-------- SOURCE EXCERPT

Part II Question 8: Compare the trends in the data in your three plots. In which of the plots, position, velocity, or acceleration, does the value increase linearly with time? In which, if any, is the trend nonlinear? Did any of the plots show a constant value over time? The plot graph whose value increases linearly with time is velocity. The point where the trend is nonlinear is at approximately 1.43 seconds since it starts curving downwards from that point on. Question 9. How does one obtain the acceleration value from the linear fit of a graph of velocity vs time? (Refer to your textbook if necessary.) To obtain the acceleration value from the linear fit of a graph of velocity vs time, we have to look at the slope of the graph. The slope of the velocity graph shows the acceleration. For example, if an object is moving at the speed of +3 meters per second then the slope of the line will be +3 meters per second. Question 10. The fit line is a way of incorporating all data into a single best estimate of the acceleration. Let’s compare this to the instantaneous acceleration calculated at each moment. Look in the acceleration column of your Capstone data table, these are the instantaneous acceleration values. How are the instantaneous acceleration values similar or different to the single acceleration value obtained from the best-fit line? In Run 1, the instantaneous acceleration values are similar to the single acceleration value obtained from the best-fit line in that the slope value (0.485) is the same as most of the instantaneous acceleration values ranging from seconds 3 to 6. Velocity VS Time (TRIAL 1)

----------------
-------- RECORDS SHOWN

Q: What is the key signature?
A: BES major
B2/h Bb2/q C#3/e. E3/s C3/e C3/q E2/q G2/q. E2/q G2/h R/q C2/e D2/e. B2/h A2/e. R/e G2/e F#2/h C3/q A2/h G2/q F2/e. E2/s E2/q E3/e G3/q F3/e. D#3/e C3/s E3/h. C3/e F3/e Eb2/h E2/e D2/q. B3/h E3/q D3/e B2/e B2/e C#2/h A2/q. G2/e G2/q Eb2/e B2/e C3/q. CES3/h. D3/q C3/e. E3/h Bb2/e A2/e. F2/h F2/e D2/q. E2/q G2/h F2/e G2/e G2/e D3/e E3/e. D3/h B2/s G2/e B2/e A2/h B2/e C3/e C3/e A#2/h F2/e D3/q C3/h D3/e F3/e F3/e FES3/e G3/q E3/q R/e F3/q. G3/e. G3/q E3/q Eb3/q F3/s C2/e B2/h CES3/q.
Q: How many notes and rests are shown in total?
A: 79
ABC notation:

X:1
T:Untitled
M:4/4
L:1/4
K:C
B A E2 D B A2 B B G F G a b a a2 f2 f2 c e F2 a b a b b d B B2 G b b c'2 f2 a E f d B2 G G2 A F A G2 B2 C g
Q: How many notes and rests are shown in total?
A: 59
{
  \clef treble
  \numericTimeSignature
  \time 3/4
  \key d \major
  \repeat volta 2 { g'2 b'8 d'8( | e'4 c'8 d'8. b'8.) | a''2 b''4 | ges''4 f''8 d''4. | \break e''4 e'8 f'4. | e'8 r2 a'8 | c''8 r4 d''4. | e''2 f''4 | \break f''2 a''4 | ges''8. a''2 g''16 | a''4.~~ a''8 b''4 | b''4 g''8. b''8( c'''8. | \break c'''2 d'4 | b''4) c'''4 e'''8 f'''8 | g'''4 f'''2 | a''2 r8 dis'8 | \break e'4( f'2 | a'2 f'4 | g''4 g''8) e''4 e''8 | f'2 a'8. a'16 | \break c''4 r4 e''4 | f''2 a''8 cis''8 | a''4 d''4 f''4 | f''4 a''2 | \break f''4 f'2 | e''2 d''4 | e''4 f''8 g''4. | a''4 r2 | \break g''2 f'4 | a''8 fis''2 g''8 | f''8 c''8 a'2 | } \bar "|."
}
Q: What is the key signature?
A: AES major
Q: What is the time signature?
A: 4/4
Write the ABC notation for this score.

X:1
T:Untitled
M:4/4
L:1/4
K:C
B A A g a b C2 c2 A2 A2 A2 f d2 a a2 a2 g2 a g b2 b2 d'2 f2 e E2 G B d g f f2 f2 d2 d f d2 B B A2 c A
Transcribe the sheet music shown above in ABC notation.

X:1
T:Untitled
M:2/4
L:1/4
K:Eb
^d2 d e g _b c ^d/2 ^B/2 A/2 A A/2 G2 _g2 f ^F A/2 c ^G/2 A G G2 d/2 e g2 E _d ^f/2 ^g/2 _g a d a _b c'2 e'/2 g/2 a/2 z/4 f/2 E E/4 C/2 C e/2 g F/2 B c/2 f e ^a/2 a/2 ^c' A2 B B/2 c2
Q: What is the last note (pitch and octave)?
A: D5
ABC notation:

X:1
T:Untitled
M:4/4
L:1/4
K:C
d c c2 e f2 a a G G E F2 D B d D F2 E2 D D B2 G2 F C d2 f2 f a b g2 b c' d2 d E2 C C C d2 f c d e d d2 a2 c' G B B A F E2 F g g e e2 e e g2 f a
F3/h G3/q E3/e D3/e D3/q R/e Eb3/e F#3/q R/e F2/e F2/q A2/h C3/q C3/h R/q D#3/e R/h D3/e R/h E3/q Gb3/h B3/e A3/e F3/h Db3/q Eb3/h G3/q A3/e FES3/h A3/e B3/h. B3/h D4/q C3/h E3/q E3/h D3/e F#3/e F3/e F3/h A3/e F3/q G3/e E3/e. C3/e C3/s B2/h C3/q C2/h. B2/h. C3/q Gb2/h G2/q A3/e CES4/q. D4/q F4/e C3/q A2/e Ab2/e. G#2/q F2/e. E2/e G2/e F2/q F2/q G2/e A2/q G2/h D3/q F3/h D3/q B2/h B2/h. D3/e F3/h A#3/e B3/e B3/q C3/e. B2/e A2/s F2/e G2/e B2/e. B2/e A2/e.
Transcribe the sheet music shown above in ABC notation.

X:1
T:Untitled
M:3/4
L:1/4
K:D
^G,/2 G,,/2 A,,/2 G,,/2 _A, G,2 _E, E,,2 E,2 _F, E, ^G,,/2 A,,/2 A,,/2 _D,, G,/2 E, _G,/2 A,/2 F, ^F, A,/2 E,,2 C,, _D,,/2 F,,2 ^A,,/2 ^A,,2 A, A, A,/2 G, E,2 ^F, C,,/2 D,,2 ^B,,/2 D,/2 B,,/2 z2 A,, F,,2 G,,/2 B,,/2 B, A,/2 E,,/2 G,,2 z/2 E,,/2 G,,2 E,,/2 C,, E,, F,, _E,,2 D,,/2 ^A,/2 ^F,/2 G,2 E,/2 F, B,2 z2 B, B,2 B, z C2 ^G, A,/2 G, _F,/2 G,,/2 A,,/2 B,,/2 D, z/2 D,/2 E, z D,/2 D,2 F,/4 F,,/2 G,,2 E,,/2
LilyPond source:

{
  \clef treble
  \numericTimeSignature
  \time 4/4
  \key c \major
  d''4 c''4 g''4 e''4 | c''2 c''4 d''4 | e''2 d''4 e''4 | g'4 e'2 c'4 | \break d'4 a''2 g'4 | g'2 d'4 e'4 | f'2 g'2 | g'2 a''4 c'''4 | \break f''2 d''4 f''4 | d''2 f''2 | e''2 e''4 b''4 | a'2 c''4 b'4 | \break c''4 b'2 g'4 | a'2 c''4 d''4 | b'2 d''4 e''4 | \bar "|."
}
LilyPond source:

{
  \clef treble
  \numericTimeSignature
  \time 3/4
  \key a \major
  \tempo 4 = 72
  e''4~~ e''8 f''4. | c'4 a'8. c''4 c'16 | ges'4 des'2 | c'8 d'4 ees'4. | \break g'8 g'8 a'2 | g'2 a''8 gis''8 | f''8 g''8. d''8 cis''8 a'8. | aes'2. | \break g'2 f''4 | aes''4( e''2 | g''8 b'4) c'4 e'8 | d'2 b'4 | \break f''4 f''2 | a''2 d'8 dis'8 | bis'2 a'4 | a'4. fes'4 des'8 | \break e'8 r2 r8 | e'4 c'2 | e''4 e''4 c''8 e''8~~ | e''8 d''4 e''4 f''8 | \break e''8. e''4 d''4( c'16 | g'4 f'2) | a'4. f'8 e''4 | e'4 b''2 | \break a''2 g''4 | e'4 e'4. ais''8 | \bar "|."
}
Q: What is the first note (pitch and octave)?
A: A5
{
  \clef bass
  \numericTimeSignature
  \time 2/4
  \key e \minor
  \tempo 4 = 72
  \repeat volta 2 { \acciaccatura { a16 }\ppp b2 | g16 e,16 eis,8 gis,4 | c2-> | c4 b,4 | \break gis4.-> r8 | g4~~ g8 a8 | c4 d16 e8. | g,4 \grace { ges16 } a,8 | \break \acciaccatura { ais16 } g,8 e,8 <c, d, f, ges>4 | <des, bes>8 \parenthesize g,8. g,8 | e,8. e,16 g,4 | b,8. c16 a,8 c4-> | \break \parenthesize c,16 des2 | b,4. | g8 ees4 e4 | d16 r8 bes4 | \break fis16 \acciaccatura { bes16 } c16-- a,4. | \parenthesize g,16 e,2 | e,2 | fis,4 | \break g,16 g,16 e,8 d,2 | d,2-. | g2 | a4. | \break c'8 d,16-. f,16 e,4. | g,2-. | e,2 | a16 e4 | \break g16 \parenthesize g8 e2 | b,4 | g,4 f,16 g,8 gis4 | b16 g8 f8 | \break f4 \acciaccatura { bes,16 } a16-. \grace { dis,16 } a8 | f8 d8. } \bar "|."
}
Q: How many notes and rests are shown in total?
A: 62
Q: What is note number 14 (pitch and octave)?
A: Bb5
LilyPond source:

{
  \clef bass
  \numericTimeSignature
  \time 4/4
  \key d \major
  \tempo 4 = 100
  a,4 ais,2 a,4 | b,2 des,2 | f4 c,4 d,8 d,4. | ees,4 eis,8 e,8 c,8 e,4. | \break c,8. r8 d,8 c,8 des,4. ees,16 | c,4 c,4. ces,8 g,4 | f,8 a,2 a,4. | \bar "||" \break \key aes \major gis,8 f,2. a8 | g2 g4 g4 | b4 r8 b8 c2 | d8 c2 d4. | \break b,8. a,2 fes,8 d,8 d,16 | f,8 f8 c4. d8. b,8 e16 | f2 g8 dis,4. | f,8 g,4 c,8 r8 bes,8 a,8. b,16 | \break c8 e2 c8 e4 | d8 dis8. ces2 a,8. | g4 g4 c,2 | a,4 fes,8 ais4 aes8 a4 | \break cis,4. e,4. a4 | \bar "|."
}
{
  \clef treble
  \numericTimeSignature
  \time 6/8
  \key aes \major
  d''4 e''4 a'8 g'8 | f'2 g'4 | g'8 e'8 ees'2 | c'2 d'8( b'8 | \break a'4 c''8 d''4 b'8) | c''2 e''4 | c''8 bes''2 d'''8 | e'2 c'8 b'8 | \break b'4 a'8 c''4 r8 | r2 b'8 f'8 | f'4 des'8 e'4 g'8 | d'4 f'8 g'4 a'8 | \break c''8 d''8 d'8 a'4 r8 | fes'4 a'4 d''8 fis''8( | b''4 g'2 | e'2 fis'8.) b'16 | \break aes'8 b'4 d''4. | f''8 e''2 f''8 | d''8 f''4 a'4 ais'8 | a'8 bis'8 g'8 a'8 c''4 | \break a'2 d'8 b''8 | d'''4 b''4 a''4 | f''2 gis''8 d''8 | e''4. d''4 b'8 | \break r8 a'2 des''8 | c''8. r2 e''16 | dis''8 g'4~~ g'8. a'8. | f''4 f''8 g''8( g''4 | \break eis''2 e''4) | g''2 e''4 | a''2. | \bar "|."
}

----------------

■ PROBLEM: Echo the lab write-up on position, velocity, and acceleration plots in full, word for word. None of the data is needed here.

■ RESPONSE BELOW:
Part II Question 8: Compare the trends in the data in your three plots. In which of the plots, position, velocity, or acceleration, does the value increase linearly with time? In which, if any, is the trend nonlinear? Did any of the plots show a constant value over time? The plot graph whose value increases linearly with time is velocity. The point where the trend is nonlinear is at approximately 1.43 seconds since it starts curving downwards from that point on. Question 9. How does one obtain the acceleration value from the linear fit of a graph of velocity vs time? (Refer to your textbook if necessary.) To obtain the acceleration value from the linear fit of a graph of velocity vs time, we have to look at the slope of the graph. The slope of the velocity graph shows the acceleration. For example, if an object is moving at the speed of +3 meters per second then the slope of the line will be +3 meters per second. Question 10. The fit line is a way of incorporating all data into a single best estimate of the acceleration. Let’s compare this to the instantaneous acceleration calculated at each moment. Look in the acceleration column of your Capstone data table, these are the instantaneous acceleration values. How are the instantaneous acceleration values similar or different to the single acceleration value obtained from the best-fit line? In Run 1, the instantaneous acceleration values are similar to the single acceleration value obtained from the best-fit line in that the slope value (0.485) is the same as most of the instantaneous acceleration values ranging from seconds 3 to 6. Velocity VS Time (TRIAL 1)